Mangroves, the iconic trees that line tropical and subtropical coastlines, face two threats: high salinity and frequent drought. If their internal water transport system fails, the trees die. They exhibit various types of perforation plates and pit structures. However, the extent to which these anatomical features contribute to their adaptation to coastal environments remains unclear.

In a study published in Tree Physiology on April 24, researchers from the Xishuangbanna Tropical Botanical Garden (XTBG) of the Chinese Academy of Sciences and their collaborators revealed that mangroves enhance hydraulic safety (rather than efficiency) through reinforced anatomical structures and pit architecture to adapt to saline environments. They built narrower, stronger vessels and adjust their microscopic pit structures to prevent fatal embolisms under extreme saline and dry conditions.

The researchers measured 27 hydraulic, anatomical, and pit traits in eight mangrove species from Hainan Island in southern China. The species were divided into two groups based on vessel perforation plate type: four species with simple perforation plates (SI) and four with scalariform (SC, ladder-like) perforation plates.

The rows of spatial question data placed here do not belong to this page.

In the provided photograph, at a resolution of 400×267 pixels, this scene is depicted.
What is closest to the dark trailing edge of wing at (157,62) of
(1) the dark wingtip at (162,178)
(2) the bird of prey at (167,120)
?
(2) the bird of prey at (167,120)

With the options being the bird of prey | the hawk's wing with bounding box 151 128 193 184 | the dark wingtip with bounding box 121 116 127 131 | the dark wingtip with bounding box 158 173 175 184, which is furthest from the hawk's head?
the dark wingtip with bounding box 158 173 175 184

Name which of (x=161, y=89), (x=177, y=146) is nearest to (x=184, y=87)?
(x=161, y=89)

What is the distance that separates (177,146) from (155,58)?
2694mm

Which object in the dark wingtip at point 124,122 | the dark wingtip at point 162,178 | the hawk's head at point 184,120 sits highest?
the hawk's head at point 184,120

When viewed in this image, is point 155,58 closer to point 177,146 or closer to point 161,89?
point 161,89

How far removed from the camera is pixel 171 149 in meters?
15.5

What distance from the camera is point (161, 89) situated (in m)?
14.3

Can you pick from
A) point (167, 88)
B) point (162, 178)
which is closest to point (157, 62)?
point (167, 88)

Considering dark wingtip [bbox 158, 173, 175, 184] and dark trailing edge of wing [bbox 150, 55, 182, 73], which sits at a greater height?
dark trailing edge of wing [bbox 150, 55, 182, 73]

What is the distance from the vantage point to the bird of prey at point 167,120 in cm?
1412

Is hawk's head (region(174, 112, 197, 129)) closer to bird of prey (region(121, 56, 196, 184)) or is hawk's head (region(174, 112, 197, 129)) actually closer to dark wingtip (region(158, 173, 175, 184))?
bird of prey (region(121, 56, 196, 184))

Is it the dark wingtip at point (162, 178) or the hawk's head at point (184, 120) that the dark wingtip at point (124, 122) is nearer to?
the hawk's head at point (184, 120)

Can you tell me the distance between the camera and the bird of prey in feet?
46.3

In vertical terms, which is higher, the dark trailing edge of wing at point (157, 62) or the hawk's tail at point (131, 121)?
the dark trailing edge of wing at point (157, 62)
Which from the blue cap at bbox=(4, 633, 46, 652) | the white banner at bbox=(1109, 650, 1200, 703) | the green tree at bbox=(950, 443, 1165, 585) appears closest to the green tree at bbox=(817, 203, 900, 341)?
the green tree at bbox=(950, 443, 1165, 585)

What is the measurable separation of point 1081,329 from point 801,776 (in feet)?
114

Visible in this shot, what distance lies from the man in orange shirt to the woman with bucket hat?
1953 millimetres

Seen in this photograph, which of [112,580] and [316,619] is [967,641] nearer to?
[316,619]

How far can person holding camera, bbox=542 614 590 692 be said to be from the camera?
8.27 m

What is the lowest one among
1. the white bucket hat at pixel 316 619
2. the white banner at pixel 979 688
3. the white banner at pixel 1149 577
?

Despite long-standing theories that perforation plate type strongly influences hydraulic efficiency, the researchers found no significant difference in water conductivity or embolism resistance between the two groups.

Instead, all eight mangrove species shared a common hydraulic strategy of high resistance to xylem embolism coupled with low water transport efficiency when compared with global woody plant datasets. Across species, the researchers observed a clear trade-off between hydraulic safety and efficiency.

Species with greater embolism resistance had narrower vessels, thicker vessel walls, higher fractions of axial parenchyma (living cells that may help repair embolised conduits), and more negative minimum water potentials.They also maintained wider hydraulic safety margins, meaning they are less likely to suffer catastrophic failure during droughts.

Unexpectedly, perforation plate morphology was tightly linked to pit architecture, despite having no direct effect on hydraulic function. SC species had larger pit membranes and apertures, but fewer pits per area. In contrast, SI species had many small pits packed densely together. These differences at the pit level, especially in aperture size and shape, helped explain variations in hydraulic safety.

The study systematically reveals the anatomical basis that allows mangroves to maintain the integrity of their xylem water transport system under combined hypersaline and drought stress. It provides important insights into how woody plants in coastal ecosystems adapt hydraulically to extreme environments.

"Our findings highlight that enhanced hydraulic safety, rather than efficiency, is the evolutionary priority for mangroves surviving hypersaline intertidal zones," said CHEN Yajun of XTBG. "The intricate coordination of vessel anatomy, living cell allocation, and pit structure jointly shapes their resilience."